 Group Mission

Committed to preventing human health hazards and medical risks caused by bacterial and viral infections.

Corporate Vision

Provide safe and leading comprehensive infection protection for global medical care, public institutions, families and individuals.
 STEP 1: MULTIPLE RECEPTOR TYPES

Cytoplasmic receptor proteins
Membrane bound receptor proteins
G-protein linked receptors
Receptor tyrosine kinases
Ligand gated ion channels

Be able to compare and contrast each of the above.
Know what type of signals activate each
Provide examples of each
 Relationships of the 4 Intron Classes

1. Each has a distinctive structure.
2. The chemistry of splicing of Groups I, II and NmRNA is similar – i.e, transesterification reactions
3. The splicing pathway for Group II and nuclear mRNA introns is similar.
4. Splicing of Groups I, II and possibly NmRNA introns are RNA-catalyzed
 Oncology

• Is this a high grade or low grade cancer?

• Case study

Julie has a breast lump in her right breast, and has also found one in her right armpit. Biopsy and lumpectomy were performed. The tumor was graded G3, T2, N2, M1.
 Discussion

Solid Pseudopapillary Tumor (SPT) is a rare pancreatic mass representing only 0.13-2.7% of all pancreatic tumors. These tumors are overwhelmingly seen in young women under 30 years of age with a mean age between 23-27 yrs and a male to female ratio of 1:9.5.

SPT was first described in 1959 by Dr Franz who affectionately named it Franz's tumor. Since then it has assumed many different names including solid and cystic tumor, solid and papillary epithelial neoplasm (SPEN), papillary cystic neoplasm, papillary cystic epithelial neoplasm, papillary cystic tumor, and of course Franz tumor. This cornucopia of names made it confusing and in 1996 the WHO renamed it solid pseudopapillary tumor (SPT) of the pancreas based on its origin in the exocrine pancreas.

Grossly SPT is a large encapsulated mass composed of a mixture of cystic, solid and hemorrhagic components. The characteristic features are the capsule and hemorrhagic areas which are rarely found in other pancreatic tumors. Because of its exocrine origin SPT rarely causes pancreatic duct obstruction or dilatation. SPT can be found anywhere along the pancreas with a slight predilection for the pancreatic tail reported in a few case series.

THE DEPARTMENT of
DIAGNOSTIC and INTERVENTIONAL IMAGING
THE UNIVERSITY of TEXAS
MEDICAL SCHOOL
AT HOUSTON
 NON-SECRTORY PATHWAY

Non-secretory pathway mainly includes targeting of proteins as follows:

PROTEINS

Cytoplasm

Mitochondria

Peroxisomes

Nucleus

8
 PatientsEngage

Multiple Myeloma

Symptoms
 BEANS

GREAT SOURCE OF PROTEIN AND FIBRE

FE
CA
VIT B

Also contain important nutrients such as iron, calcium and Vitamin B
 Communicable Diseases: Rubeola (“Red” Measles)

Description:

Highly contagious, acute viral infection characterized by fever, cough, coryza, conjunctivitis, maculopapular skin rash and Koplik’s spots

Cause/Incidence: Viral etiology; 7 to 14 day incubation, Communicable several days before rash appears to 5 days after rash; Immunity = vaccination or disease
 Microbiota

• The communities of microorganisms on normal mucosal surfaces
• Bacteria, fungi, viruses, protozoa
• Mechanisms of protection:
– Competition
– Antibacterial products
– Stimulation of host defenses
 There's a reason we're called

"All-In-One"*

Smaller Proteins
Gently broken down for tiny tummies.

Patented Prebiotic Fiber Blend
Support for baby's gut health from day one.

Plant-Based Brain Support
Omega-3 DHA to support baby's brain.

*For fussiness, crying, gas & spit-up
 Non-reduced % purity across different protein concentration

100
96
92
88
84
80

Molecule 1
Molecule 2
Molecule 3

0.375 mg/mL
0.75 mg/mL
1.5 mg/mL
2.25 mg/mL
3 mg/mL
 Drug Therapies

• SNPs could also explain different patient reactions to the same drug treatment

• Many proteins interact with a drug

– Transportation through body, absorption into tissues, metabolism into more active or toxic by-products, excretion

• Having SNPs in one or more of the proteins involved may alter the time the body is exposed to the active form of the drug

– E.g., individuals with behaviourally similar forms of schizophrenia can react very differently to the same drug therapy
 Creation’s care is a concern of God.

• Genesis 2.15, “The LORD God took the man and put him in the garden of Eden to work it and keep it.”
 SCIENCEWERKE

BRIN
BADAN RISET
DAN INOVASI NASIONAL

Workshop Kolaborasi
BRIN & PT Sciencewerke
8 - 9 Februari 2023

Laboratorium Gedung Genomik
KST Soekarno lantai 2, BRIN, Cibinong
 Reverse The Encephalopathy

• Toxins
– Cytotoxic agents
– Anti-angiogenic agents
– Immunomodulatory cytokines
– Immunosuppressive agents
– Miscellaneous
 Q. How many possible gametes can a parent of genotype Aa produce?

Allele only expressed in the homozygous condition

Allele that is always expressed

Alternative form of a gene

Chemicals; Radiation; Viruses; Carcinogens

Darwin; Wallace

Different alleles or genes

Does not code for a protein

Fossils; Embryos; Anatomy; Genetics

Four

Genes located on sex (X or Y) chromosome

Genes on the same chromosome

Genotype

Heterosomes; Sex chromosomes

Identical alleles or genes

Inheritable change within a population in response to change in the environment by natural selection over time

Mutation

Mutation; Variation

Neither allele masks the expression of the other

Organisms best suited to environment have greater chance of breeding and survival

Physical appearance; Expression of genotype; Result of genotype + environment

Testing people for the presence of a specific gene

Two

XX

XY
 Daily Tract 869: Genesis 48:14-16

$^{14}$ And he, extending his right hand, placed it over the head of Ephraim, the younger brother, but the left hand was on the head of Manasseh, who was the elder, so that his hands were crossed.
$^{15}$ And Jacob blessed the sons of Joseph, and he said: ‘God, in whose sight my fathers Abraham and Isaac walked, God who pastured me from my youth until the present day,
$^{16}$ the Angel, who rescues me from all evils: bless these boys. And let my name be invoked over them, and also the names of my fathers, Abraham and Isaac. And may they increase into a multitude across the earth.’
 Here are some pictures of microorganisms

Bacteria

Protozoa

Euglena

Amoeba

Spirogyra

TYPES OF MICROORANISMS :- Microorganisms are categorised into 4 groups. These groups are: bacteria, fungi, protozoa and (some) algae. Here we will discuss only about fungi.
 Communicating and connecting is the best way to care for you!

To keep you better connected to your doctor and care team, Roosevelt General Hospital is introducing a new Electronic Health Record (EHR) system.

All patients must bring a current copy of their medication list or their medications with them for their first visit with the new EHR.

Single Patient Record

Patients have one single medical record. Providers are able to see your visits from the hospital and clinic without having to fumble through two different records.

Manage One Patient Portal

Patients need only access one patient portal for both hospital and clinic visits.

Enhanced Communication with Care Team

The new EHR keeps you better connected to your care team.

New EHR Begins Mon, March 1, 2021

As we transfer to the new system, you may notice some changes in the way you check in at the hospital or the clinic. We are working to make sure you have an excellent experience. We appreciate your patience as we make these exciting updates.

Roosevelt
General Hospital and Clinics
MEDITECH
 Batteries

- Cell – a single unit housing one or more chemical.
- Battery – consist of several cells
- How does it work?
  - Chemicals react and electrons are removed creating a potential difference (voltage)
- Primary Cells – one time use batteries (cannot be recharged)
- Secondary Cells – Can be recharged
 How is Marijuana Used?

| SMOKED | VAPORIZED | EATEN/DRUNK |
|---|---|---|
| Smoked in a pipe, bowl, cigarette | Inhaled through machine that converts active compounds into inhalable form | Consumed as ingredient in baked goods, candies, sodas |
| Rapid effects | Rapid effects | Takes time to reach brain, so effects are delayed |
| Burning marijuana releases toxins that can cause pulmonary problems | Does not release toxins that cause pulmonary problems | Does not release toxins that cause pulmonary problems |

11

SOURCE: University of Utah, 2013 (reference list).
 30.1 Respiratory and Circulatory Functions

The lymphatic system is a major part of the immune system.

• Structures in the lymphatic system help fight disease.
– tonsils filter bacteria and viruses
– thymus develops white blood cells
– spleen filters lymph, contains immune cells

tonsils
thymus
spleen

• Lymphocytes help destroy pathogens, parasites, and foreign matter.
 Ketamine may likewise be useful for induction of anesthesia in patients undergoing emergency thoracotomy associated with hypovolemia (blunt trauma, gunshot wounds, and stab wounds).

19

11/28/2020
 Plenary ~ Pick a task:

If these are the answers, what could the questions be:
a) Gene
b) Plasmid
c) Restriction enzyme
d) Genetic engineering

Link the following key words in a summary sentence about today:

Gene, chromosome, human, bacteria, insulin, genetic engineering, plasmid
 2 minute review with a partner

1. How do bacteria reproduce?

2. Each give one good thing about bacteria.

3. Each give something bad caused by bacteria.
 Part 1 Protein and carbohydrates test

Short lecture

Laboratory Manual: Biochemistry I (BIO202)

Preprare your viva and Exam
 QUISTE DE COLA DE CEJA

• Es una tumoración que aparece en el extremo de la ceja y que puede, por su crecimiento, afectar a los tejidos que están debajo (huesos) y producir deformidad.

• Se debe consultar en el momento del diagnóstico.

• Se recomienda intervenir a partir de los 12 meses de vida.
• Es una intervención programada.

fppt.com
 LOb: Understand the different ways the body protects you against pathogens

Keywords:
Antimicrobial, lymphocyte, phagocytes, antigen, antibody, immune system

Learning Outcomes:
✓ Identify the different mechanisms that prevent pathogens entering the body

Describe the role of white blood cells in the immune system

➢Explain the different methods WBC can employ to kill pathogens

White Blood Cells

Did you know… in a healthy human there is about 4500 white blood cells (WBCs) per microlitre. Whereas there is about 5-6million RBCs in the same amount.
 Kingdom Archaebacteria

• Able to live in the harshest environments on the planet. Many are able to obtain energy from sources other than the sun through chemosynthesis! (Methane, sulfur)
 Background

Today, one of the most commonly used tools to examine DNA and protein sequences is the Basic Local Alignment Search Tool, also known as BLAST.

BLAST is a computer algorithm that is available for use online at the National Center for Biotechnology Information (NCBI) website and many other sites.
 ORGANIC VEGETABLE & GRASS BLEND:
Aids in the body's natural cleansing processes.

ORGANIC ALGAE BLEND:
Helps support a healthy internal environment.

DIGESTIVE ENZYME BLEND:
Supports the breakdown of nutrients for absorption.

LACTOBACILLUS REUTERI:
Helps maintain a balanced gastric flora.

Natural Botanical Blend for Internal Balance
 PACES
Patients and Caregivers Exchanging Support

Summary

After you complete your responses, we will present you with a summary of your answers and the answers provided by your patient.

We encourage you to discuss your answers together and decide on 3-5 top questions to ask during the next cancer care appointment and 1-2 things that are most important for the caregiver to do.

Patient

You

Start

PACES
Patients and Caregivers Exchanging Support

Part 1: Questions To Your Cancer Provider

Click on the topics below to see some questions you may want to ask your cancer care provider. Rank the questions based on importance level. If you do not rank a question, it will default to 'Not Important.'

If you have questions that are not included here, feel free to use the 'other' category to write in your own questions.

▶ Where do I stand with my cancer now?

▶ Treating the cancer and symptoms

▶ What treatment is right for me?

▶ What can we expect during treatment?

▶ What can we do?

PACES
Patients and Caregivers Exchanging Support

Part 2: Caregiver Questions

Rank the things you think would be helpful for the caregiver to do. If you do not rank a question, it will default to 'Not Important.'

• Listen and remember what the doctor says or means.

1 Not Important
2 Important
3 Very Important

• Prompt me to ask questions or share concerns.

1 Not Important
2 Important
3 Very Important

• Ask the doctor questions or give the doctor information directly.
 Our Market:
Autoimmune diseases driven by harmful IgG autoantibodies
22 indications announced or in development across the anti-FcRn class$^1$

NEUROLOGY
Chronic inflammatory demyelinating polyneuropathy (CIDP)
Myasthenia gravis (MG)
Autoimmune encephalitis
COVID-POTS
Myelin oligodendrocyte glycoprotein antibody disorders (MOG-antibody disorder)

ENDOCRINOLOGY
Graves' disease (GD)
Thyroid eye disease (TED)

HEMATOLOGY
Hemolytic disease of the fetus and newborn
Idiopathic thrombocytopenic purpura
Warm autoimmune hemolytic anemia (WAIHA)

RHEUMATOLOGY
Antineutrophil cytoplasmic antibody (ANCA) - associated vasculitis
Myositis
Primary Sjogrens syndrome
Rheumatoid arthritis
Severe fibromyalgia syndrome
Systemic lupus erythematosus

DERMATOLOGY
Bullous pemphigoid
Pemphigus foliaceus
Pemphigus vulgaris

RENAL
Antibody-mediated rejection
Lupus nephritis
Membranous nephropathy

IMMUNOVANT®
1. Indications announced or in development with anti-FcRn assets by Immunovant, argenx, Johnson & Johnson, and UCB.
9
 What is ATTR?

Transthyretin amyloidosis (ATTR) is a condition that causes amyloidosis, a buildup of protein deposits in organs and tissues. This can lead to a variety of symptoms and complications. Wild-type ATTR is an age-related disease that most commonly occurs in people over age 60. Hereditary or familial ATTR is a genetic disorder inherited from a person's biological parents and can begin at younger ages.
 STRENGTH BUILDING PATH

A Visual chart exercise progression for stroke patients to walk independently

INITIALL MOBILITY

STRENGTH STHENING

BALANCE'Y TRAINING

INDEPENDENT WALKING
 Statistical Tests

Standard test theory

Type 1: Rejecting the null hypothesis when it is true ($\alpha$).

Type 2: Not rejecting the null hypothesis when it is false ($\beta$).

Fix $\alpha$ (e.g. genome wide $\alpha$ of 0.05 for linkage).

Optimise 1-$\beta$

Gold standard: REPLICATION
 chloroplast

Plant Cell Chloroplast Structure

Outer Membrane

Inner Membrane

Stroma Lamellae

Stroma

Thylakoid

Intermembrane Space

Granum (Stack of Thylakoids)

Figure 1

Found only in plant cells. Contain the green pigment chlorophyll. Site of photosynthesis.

※

Exercise details: Copy every line in the entries above that has the string "introns" in it.

Reply to the task:
3. The splicing pathway for Group II and nuclear mRNA introns is similar.
4. Splicing of Groups I, II and possibly NmRNA introns are RNA-catalyzed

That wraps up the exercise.